1 person found this helpful
There is no "no index" tag in PDF - what you need to do is prevent the search engine from indexing the file. The most straight forward method is to use a robots.txt file on your web server and then hope that the search engine's spider program does actually honor the information in that file. In your case, that will not help, because you don't know in advance who is breaking the rules and makes the files available. To prevent content extraction, you can assign a permissions or owner password that prevents content extraction. To do that, open the PDF file is Acrobat, and then bring up the document information dialog (Ctrl-D or Cmd-D or via the menu item in the File menu). Then go to the Security tab and select to add password security. Now make sure that "Enable copying of text, images and other content" is not enabled. This should prevent a well behaved PDF indexer from accessing your content, but if somebody's software is not playing by the rules imposed by the PDF format, there is nothing you can do that would also severely restrict the usefulness of the PDF documents.
Thanks. That sounds like a good option!
Maybe someday they'll add a 'noindex' option in PDFs. It seems like something that should be easy to implement in tags or other meta content that search engines can read.
The interesting question is who is the "they" who would do that. It would need any specific changes to PDF to add more metadata, but people would prefer to see something simple in the UI (or a simple tool). But how do you persuade all of the makers of indexing tools that this is a thing they want to do? Each indexing tool would need to invest in it separately. Adobe don't control PDF any more, it is done by ISO, but they can take years to change anything at all. Anyone could invent a tag, but would it help - would it in fact give a false sense of security?
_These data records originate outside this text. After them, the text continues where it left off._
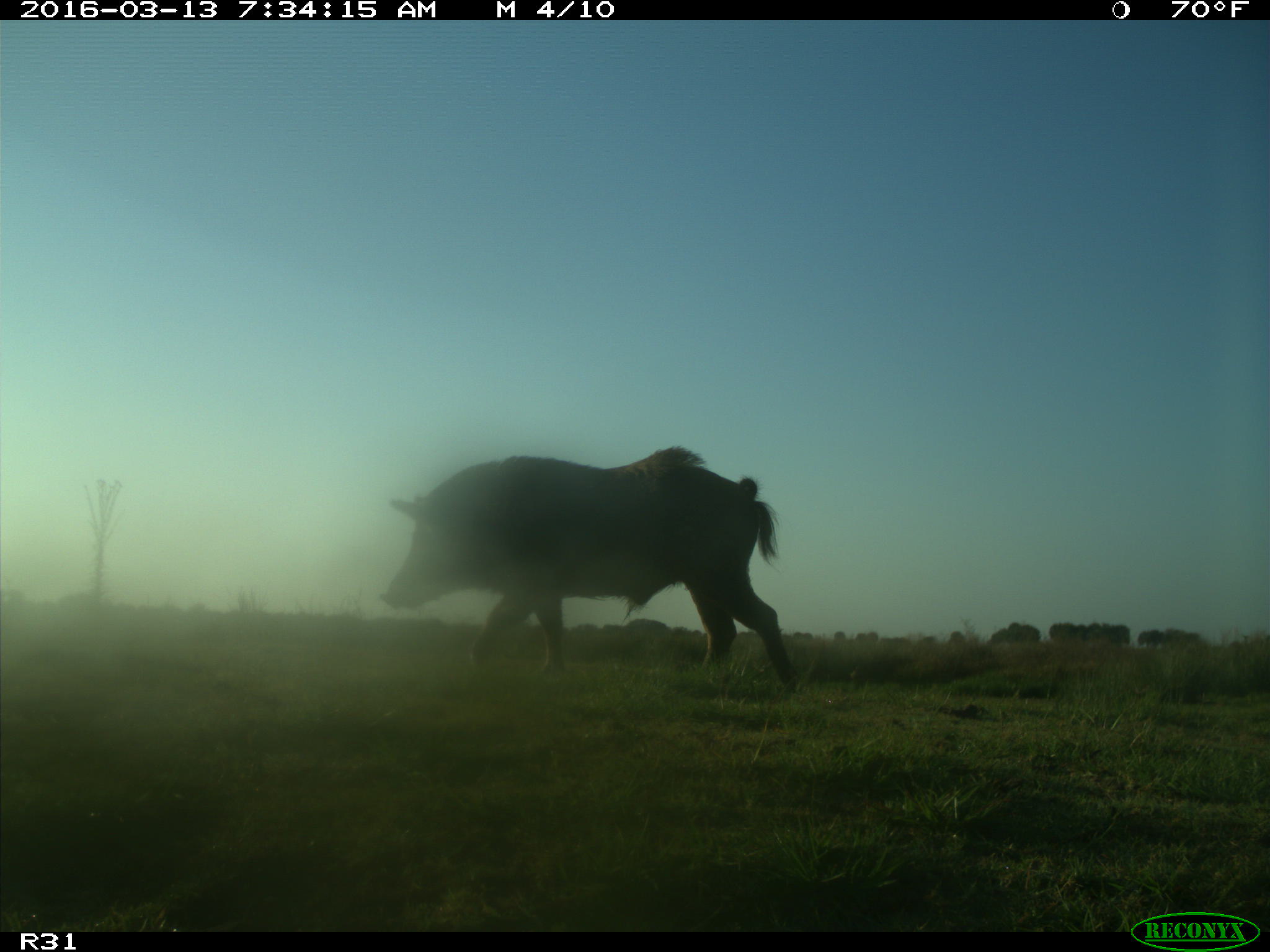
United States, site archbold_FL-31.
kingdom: Animalia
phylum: Chordata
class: Mammalia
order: Artiodactyla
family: Suidae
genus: Sus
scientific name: Sus scrofa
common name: wild boar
Sus scrofa (wild boar).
In fact it's an HTTP tag; each PDF served has HTTP data, outside it. (HTML has it inside and outside). But most web curators don't have the power to set this. Google invented noindex, they would be the people to persuade.
When a search engine ignores the robots.txt file it will also ignore this tag in a PDF file.
Yes, you are correct. That is why I started the post with "encourage search engines" not "prohibit." It seems the only way truly block a search engine would be adding a password.
But I believe most mainstream search engines respect the noindex tag, so if such a tag could be added to PDFs (with ISO approval?), I believe they would also respect it.
Perhaps Google should be encouraged to respect a nonidex tag in metadata in a PDF just like they do in HTML.
Thanks for all the great comments/suggestions.